Crawled caption data
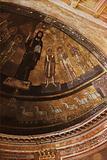 S Marco, Mosaic Apse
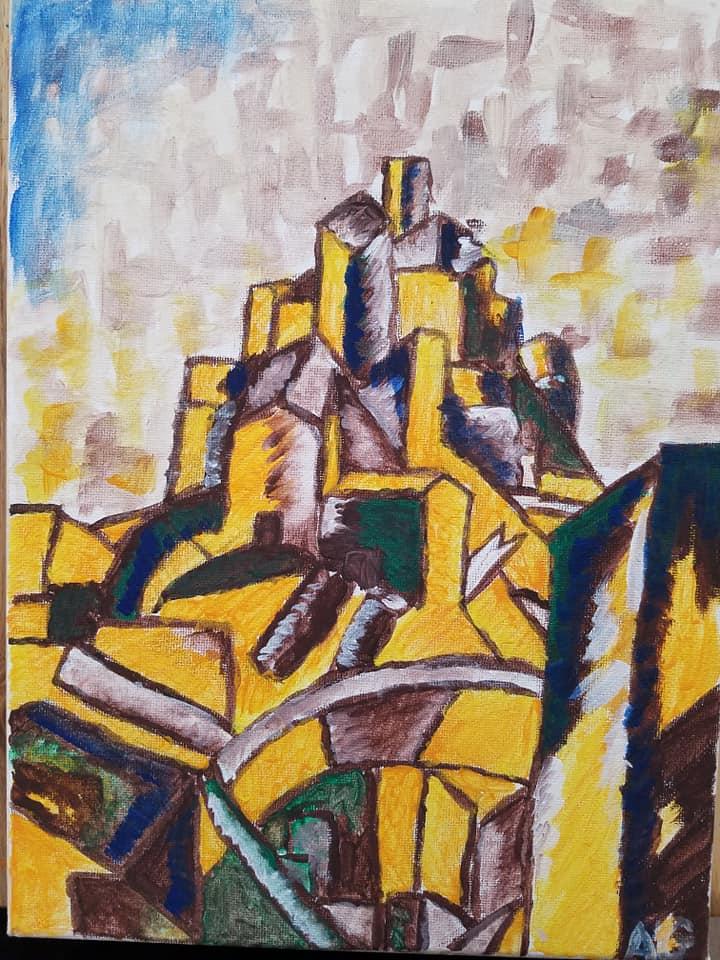 Cubism  Landscape -Age 10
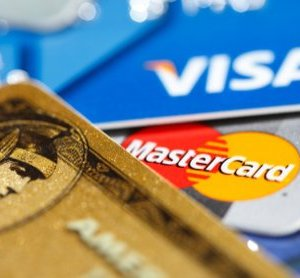 Credit Scores: Everything you need to know!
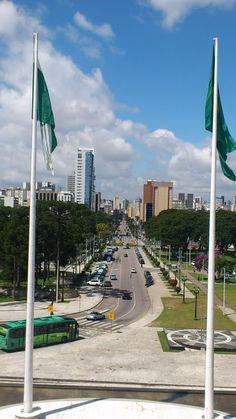#PinMyCity Curitiba respira turismo.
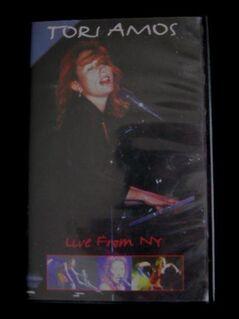 Tori Amos - Live From NY (Musikvideo von 1997) - Niddatal Zentrum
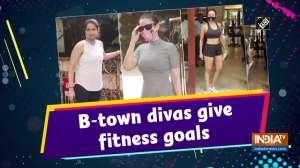 B-town divas give fitness goals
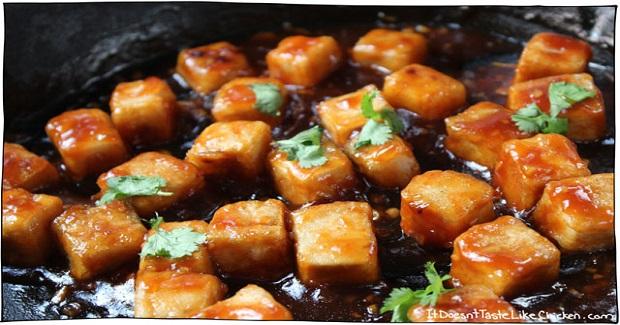 Sweet & Spicy Recipe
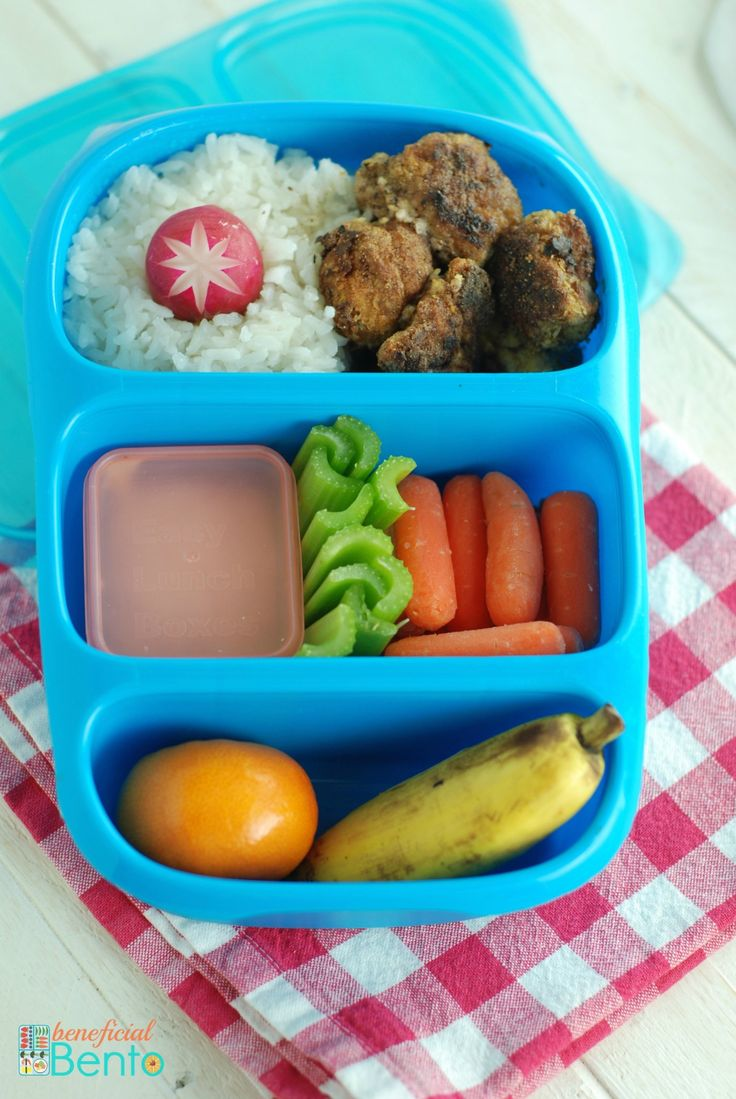 20 best images about goodbyn lunchbox lunches on pinterest strawberry flower witch hats and bento. Black Bedroom Furniture Sets. Home Design Ideas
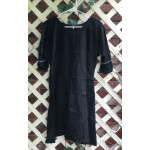 "Girl's AS Undertunic - L 12 Black 33"" Linen"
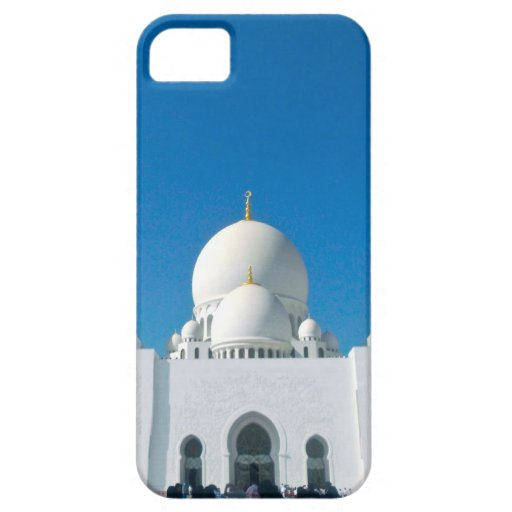 Mosque in Abu Dhabi iPhone 5 Case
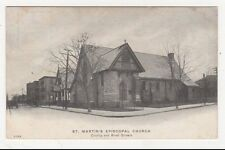 USA, St. Martin's Episcopal Church New Bedford, Mass. Postcard, US004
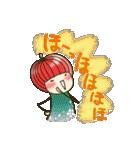 りんご姫の日常(個別スタンプ:10)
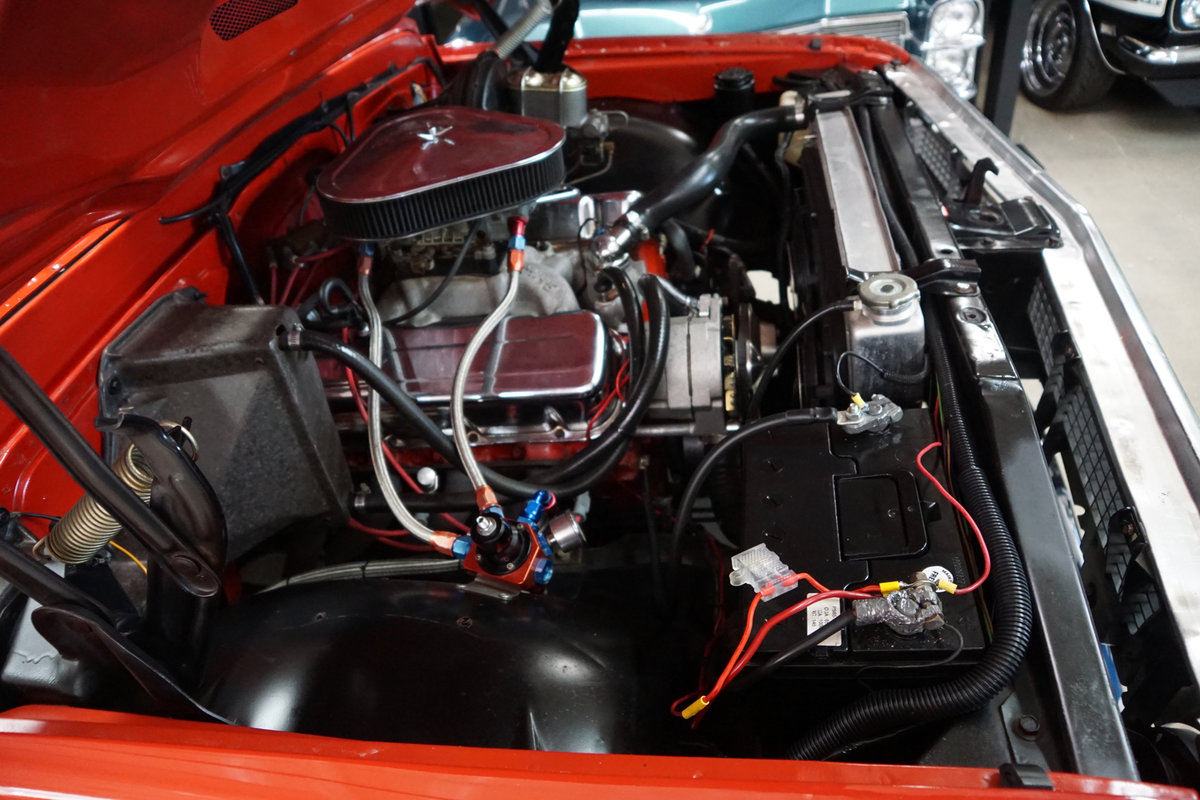 1969 Chevrolet C10 Custom 454 V8 Dually Pick Up For Sale (picture 2 of 6)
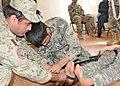 Medical course in Afghan National Police Center.jpg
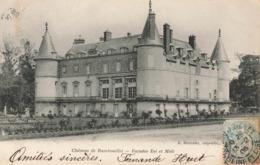 Chateau De RAMBOUILLET - Façades Est Et Midi - Rambouillet (Château)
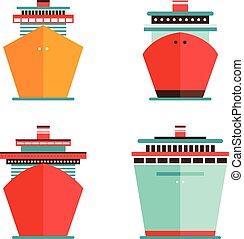 concept, voyage, paquebot, vacances, ensemble, mer, bateau croisière, océan, icône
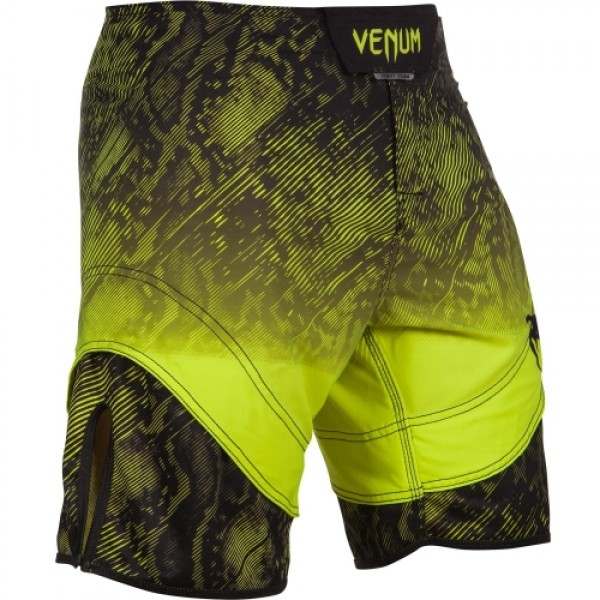 Шорты ММА Venum Fusion Fightshorts - Black Yellow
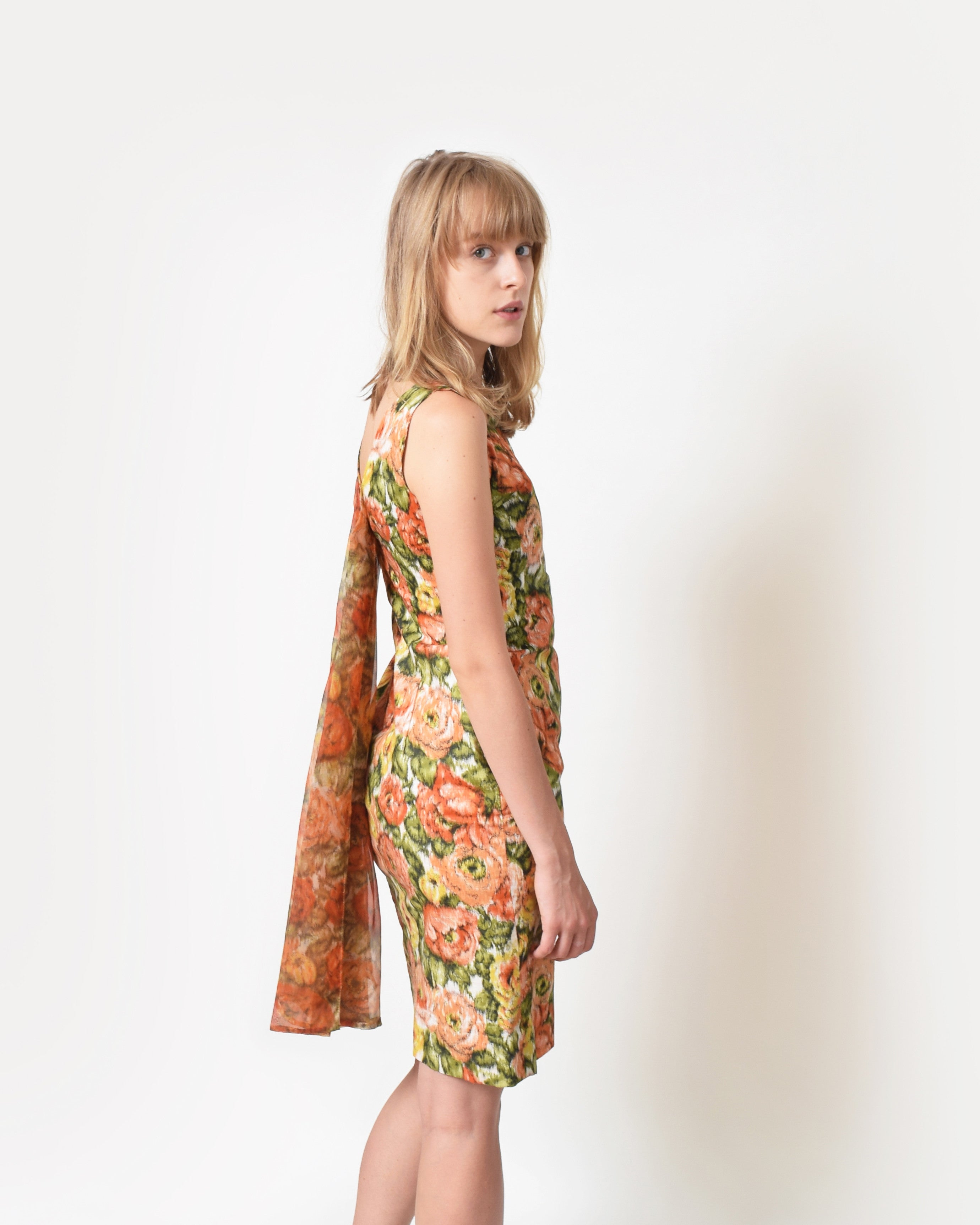 VIntage Draped Back Floral Dress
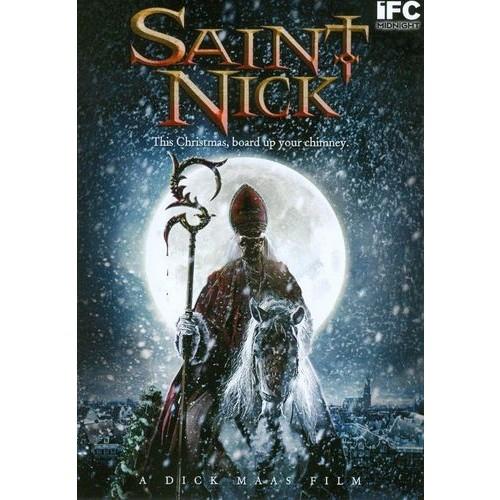 Saint Nick [DVD] [2010]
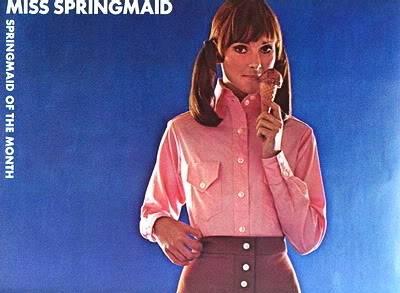 New Albums in Bonnie's Sixties Models & Ads: 2 Karens KarenWeiler_1968_Springmaid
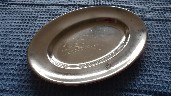 SILVER PLATED OVAL SERVING DISH FROM THE ORIENT LINE SHIPPING COMPANY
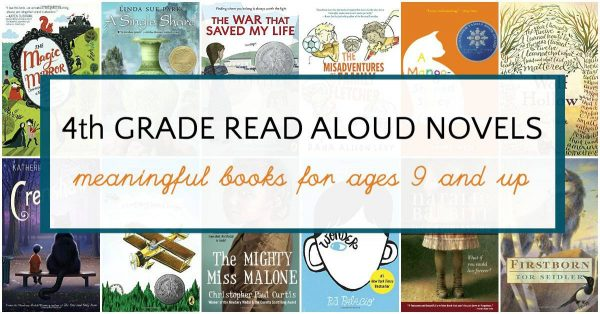 Great 4th grade read aloud books for all kids ages 9 and up.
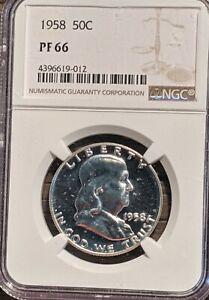 NGC PFS66 1958 Franklin Half Dollar Proof 90% SILVER Collectors Grade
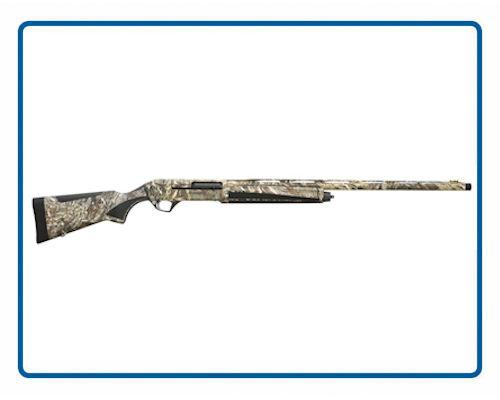FUSIL REMINGTON Versamax Camo Calibre 12 3.5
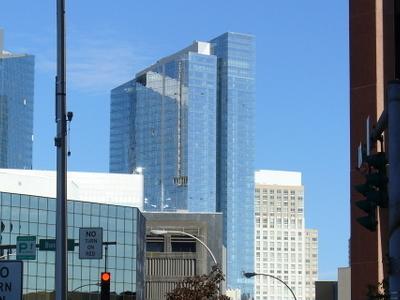 Downtown  White  Plains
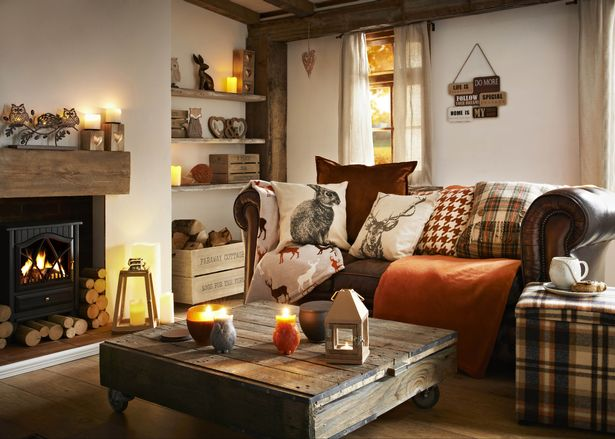 Get Your Home Interior Awesome for Autumn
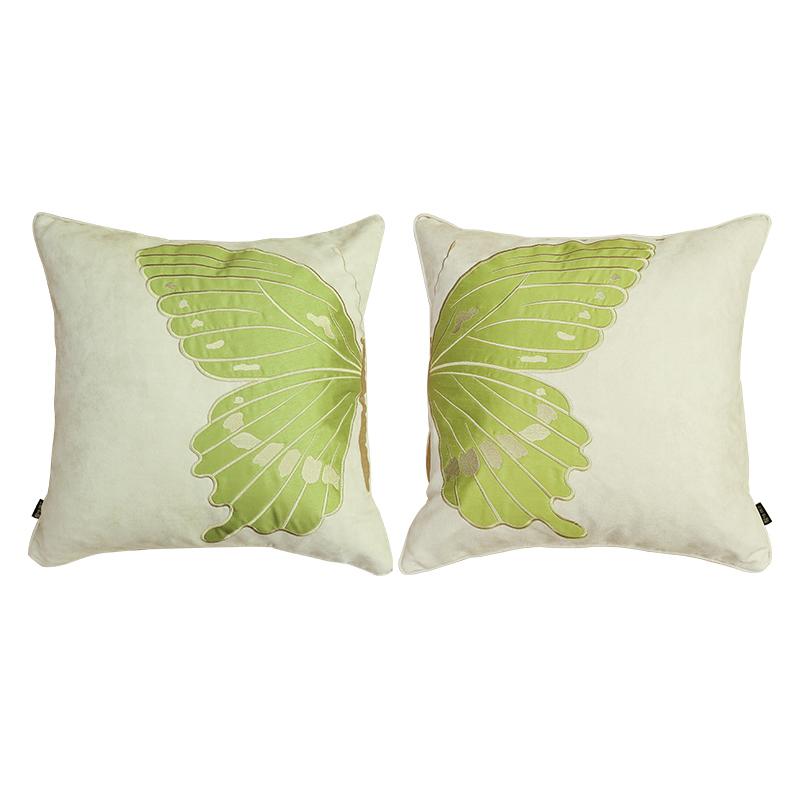 绿蝴蝶抱枕靠垫美式中式家用沙发抱枕欧式客厅餐椅床头靠枕含芯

- _Exercise objective_
Begin at the line containing "FUSIL REMINGTON Versamax Camo Calibre 12 3.5" and copy every line through the end of the data above exactly, omitting the pictures.

- _Exercise result_
FUSIL REMINGTON Versamax Camo Calibre 12 3.5
 Downtown  White  Plains
 Get Your Home Interior Awesome for Autumn
 绿蝴蝶抱枕靠垫美式中式家用沙发抱枕欧式客厅餐椅床头靠枕含芯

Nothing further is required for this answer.